Author: Brian C Werner
Publisher: Elsevier Health Sciences
Published: 2022-11-17
Total Pages: 200
ISBN-13: 0323961355
DOWNLOAD EBOOKIn this issue, guest editors bring their considerable expertise to this important topic.Provides in-depth reviews on the latest updates in the field, providing actionable insights for clinical practice. Presents the latest information on this timely, focused topic under the leadership of experienced editors in the field. Authors synthesize
Author: Marja Tiilikainen
Publisher: Springer Nature
Published: 2023-03-15
Total Pages: 229
ISBN-13: 3031249747
DOWNLOAD EBOOKThis open access book examines the impacts and experiences of family separation on forced migrants and their transnational families. On the one hand, it investigates how people with a forced migration background in Europe, the Middle East, and Latin America experience separation from their families, and on the other, how family and kin in the countries of origin or transit are impacted by the often precarious circumstances of their family members in receiving countries. In particular, this book provides new knowledge on the nexus between transnational family separation, forced migration, and everyday (in)security. Additionally, it yields comparative information for assessing the impacts of relevant legislation and administrative practice in a number of national contexts. Based on rich empirical data, including unique cases about South-South migration, the findings in this book are highly relevant to academics in migration and refugee studies as well as policy-makers, legislators and practitioners.
Author: Donald Lee
Publisher: Elsevier Health Sciences
Published: 2011-06-09
Total Pages: 1137
ISBN-13: 1455711349
DOWNLOAD EBOOKShoulder and Elbow Surgery—a title in the Operative Techniques series—offers you the step-by-step guidance you need—on SLAP reconstruction, total shoulder arthroplasty, humerus fractures, and more—from experts Donald Lee and Robert Neviaser. Perform all of the latest and best techniques in this specialty thanks to large, full-color intraoperative photos, detailed illustrations, and a dedicated website. Access the fully searchable text online at www.operativetechniques.com, along with an image library, surgical videos, and reference links. Refine the quality of your technique and learn the expert’s approach to getting the best results thanks to pearls and pitfalls and an emphasis on optimizing outcomes. Master every procedure with step-by-step instructions on positioning, exposures, instrumentation, and implants. Provide comprehensive care for your patients through discussions of post-operative care and expected outcomes, including potential complications and brief notes on controversies and supporting evidence. See every detail with clarity using color photos and illustrations that highlight key anatomies and diagrams that present cases as they appear in real life.
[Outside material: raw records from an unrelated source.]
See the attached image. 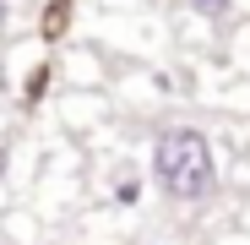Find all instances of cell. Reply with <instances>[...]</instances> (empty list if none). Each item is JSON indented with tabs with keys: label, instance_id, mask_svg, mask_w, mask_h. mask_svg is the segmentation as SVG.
Here are the masks:
<instances>
[{
	"label": "cell",
	"instance_id": "obj_1",
	"mask_svg": "<svg viewBox=\"0 0 250 245\" xmlns=\"http://www.w3.org/2000/svg\"><path fill=\"white\" fill-rule=\"evenodd\" d=\"M152 185L174 201V207H196V201L218 196V153L196 126H163L152 136Z\"/></svg>",
	"mask_w": 250,
	"mask_h": 245
},
{
	"label": "cell",
	"instance_id": "obj_2",
	"mask_svg": "<svg viewBox=\"0 0 250 245\" xmlns=\"http://www.w3.org/2000/svg\"><path fill=\"white\" fill-rule=\"evenodd\" d=\"M185 11L201 17V22H212V27H223V22L239 17V0H185Z\"/></svg>",
	"mask_w": 250,
	"mask_h": 245
},
{
	"label": "cell",
	"instance_id": "obj_3",
	"mask_svg": "<svg viewBox=\"0 0 250 245\" xmlns=\"http://www.w3.org/2000/svg\"><path fill=\"white\" fill-rule=\"evenodd\" d=\"M136 201H142V175L125 169V175L114 180V207H136Z\"/></svg>",
	"mask_w": 250,
	"mask_h": 245
},
{
	"label": "cell",
	"instance_id": "obj_4",
	"mask_svg": "<svg viewBox=\"0 0 250 245\" xmlns=\"http://www.w3.org/2000/svg\"><path fill=\"white\" fill-rule=\"evenodd\" d=\"M65 17H71V0H55V11H44V38H60Z\"/></svg>",
	"mask_w": 250,
	"mask_h": 245
},
{
	"label": "cell",
	"instance_id": "obj_5",
	"mask_svg": "<svg viewBox=\"0 0 250 245\" xmlns=\"http://www.w3.org/2000/svg\"><path fill=\"white\" fill-rule=\"evenodd\" d=\"M6 175H11V147L0 142V185H6Z\"/></svg>",
	"mask_w": 250,
	"mask_h": 245
},
{
	"label": "cell",
	"instance_id": "obj_6",
	"mask_svg": "<svg viewBox=\"0 0 250 245\" xmlns=\"http://www.w3.org/2000/svg\"><path fill=\"white\" fill-rule=\"evenodd\" d=\"M11 27V0H0V33Z\"/></svg>",
	"mask_w": 250,
	"mask_h": 245
}]
</instances>
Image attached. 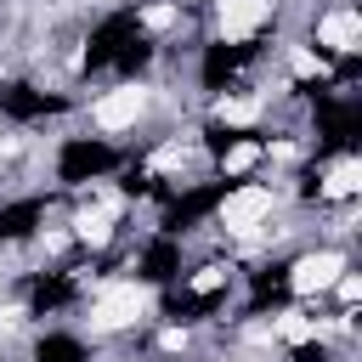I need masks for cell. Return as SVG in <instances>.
<instances>
[{"mask_svg":"<svg viewBox=\"0 0 362 362\" xmlns=\"http://www.w3.org/2000/svg\"><path fill=\"white\" fill-rule=\"evenodd\" d=\"M215 113H221V124H249V119H255V102H243V96H238V102H221Z\"/></svg>","mask_w":362,"mask_h":362,"instance_id":"30bf717a","label":"cell"},{"mask_svg":"<svg viewBox=\"0 0 362 362\" xmlns=\"http://www.w3.org/2000/svg\"><path fill=\"white\" fill-rule=\"evenodd\" d=\"M272 0H221V34L226 40H249L260 23H266Z\"/></svg>","mask_w":362,"mask_h":362,"instance_id":"5b68a950","label":"cell"},{"mask_svg":"<svg viewBox=\"0 0 362 362\" xmlns=\"http://www.w3.org/2000/svg\"><path fill=\"white\" fill-rule=\"evenodd\" d=\"M272 328H277V339H294V345H300V339H311V334H317V322H305V317H277V322H272Z\"/></svg>","mask_w":362,"mask_h":362,"instance_id":"9c48e42d","label":"cell"},{"mask_svg":"<svg viewBox=\"0 0 362 362\" xmlns=\"http://www.w3.org/2000/svg\"><path fill=\"white\" fill-rule=\"evenodd\" d=\"M74 232H79L85 243H107V215H90V209H85V215L74 221Z\"/></svg>","mask_w":362,"mask_h":362,"instance_id":"ba28073f","label":"cell"},{"mask_svg":"<svg viewBox=\"0 0 362 362\" xmlns=\"http://www.w3.org/2000/svg\"><path fill=\"white\" fill-rule=\"evenodd\" d=\"M147 23H153V28H170V23H175V6H153Z\"/></svg>","mask_w":362,"mask_h":362,"instance_id":"4fadbf2b","label":"cell"},{"mask_svg":"<svg viewBox=\"0 0 362 362\" xmlns=\"http://www.w3.org/2000/svg\"><path fill=\"white\" fill-rule=\"evenodd\" d=\"M339 272H345V260L334 255V249H322V255H305V260H294V294H317V288H328V283H339Z\"/></svg>","mask_w":362,"mask_h":362,"instance_id":"277c9868","label":"cell"},{"mask_svg":"<svg viewBox=\"0 0 362 362\" xmlns=\"http://www.w3.org/2000/svg\"><path fill=\"white\" fill-rule=\"evenodd\" d=\"M356 187H362V164H356V158H339V164L328 170V192H334V198H351Z\"/></svg>","mask_w":362,"mask_h":362,"instance_id":"52a82bcc","label":"cell"},{"mask_svg":"<svg viewBox=\"0 0 362 362\" xmlns=\"http://www.w3.org/2000/svg\"><path fill=\"white\" fill-rule=\"evenodd\" d=\"M255 158H260V147H249V141H243V147H232V153H226V170H232V175H243Z\"/></svg>","mask_w":362,"mask_h":362,"instance_id":"8fae6325","label":"cell"},{"mask_svg":"<svg viewBox=\"0 0 362 362\" xmlns=\"http://www.w3.org/2000/svg\"><path fill=\"white\" fill-rule=\"evenodd\" d=\"M141 107H147V90L119 85V90H107V96L96 102V124H102V130H124V124L141 119Z\"/></svg>","mask_w":362,"mask_h":362,"instance_id":"3957f363","label":"cell"},{"mask_svg":"<svg viewBox=\"0 0 362 362\" xmlns=\"http://www.w3.org/2000/svg\"><path fill=\"white\" fill-rule=\"evenodd\" d=\"M141 311H147V288L113 283V288H102V300L90 305V322H96V328H124V322H136Z\"/></svg>","mask_w":362,"mask_h":362,"instance_id":"6da1fadb","label":"cell"},{"mask_svg":"<svg viewBox=\"0 0 362 362\" xmlns=\"http://www.w3.org/2000/svg\"><path fill=\"white\" fill-rule=\"evenodd\" d=\"M288 68H294L300 79H311V74H322V62H317L311 51H294V57H288Z\"/></svg>","mask_w":362,"mask_h":362,"instance_id":"7c38bea8","label":"cell"},{"mask_svg":"<svg viewBox=\"0 0 362 362\" xmlns=\"http://www.w3.org/2000/svg\"><path fill=\"white\" fill-rule=\"evenodd\" d=\"M317 40L334 45V51H356V45H362V17H356V11H328L322 28H317Z\"/></svg>","mask_w":362,"mask_h":362,"instance_id":"8992f818","label":"cell"},{"mask_svg":"<svg viewBox=\"0 0 362 362\" xmlns=\"http://www.w3.org/2000/svg\"><path fill=\"white\" fill-rule=\"evenodd\" d=\"M266 215H272V192H266V187H238V192L226 198V209H221L226 232H255Z\"/></svg>","mask_w":362,"mask_h":362,"instance_id":"7a4b0ae2","label":"cell"},{"mask_svg":"<svg viewBox=\"0 0 362 362\" xmlns=\"http://www.w3.org/2000/svg\"><path fill=\"white\" fill-rule=\"evenodd\" d=\"M215 283H221V266H209V272H198V277H192V288H215Z\"/></svg>","mask_w":362,"mask_h":362,"instance_id":"5bb4252c","label":"cell"}]
</instances>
Author: Lawrence V. Gulotta
Publisher: Springer
Published: 2014-09-18
Total Pages: 171
ISBN-13: 1489974946
DOWNLOAD EBOOKPresenting a logical, comprehensive approach to the patient with a massive rotator cuff tear, this book begins with the pathoanatomy and diagnostic work-up for this common injury, including imaging. Both non-operative and operative treatment options for massive tears follow, including arthroscopy, the use of biologics and patches, tendon transfers, and hemiarthroplasty and reverse total shoulder arthroplasty. A practical treatment algorithm for clinicians treating patients with massive rotator cuff tears is also included. Each chapter opens with pearls and pitfalls covering the main key points for quick reference. The overarching theme of this book is that patients with similar imaging findings may demonstrate very different clinical presentations, and the final treatment recommendation should be made based on their complaints and expectations. As such, it will be an excellent resource for orthopedic surgeons, sports medicine and shoulder physicians, physiatrists, physical medicine and rehab specialists, and occupational therapists.
Author: Tracee Sioux
Publisher: The Rosen Publishing Group, Inc
Published: 2003-08-01
Total Pages: 28
ISBN-13: 9780823968251
DOWNLOAD EBOOKThis volume examines how immigration to the United States affected Native American tribes, and how forced internal immigration impacted their lives.